The Python-Based Custom Runtime with MLServer can not support to deploy a model stored on a Persistent Volume Claim
zhlsunshine opened this issue · 0 comments
Describe the bug
I store the trained model (I use mnist-svm.joblib
in my case) on a PVC, and I have some extra logics to handle the trained model after it is loaded. Therefore, I need to write a custom ServingRuntime to handle it.
To Reproduce
It works well when I follow the doc: Deploy a model stored on a Persistent Volume Claim, I can see the model file mnist-svm.joblib
and model-settings.json
under the folder of /models/_mlserver_models/
, showing as below:
However, I want to write a custom ServingRuntime, so I go on to follow the doc: Python-Based Custom Runtime with MLServer, then create a new ServingRuntime and create an InferenceService for this ServingRuntime.
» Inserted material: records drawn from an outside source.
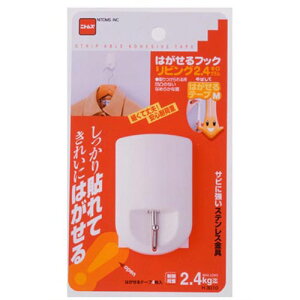 ニトムズ はがせるフック リビング2.4キログラム H3010 ジャンル(フック 調理器具 キッチン整理用品 食器 キッチン用品)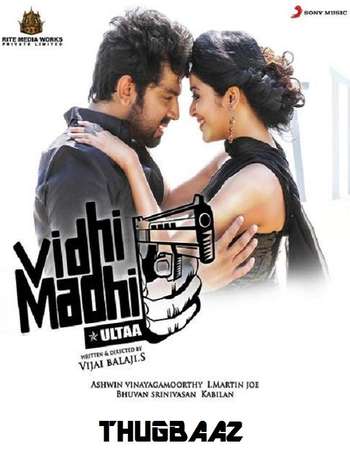 Vidhi-Madhi-Ultaa-2018-Hindi-Dual-Audio-UNCUT-HDRip-Download-HD.jpg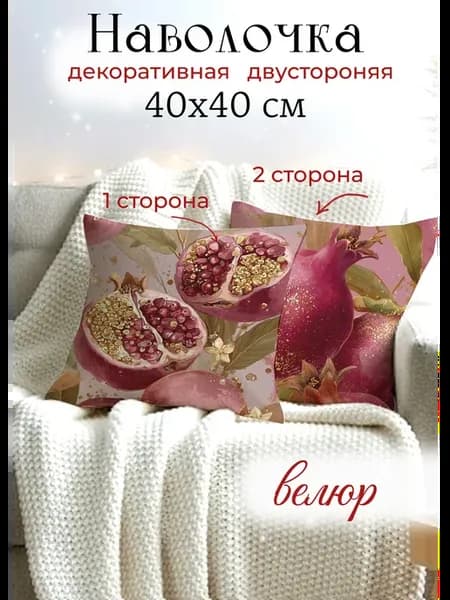 Декоративная наволочка 40x40 чехол на подушку гранат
After all these actions, everything is okay, except the inference service can not be True
due to "NOT_FOUND" error in inference service, showing below:
Based on the comparison, I think there should be something wrong with the Python-Based Custom Runtime with MLServer
when using Persistent Volume Claim
to store a trained model.
Expected behavior
Hope that there is an explicit demo to show how to support the use case of python-based custom runtime with MLServer with a model stored on a Persistent Volume Claim. Thanks a lot if it's possible!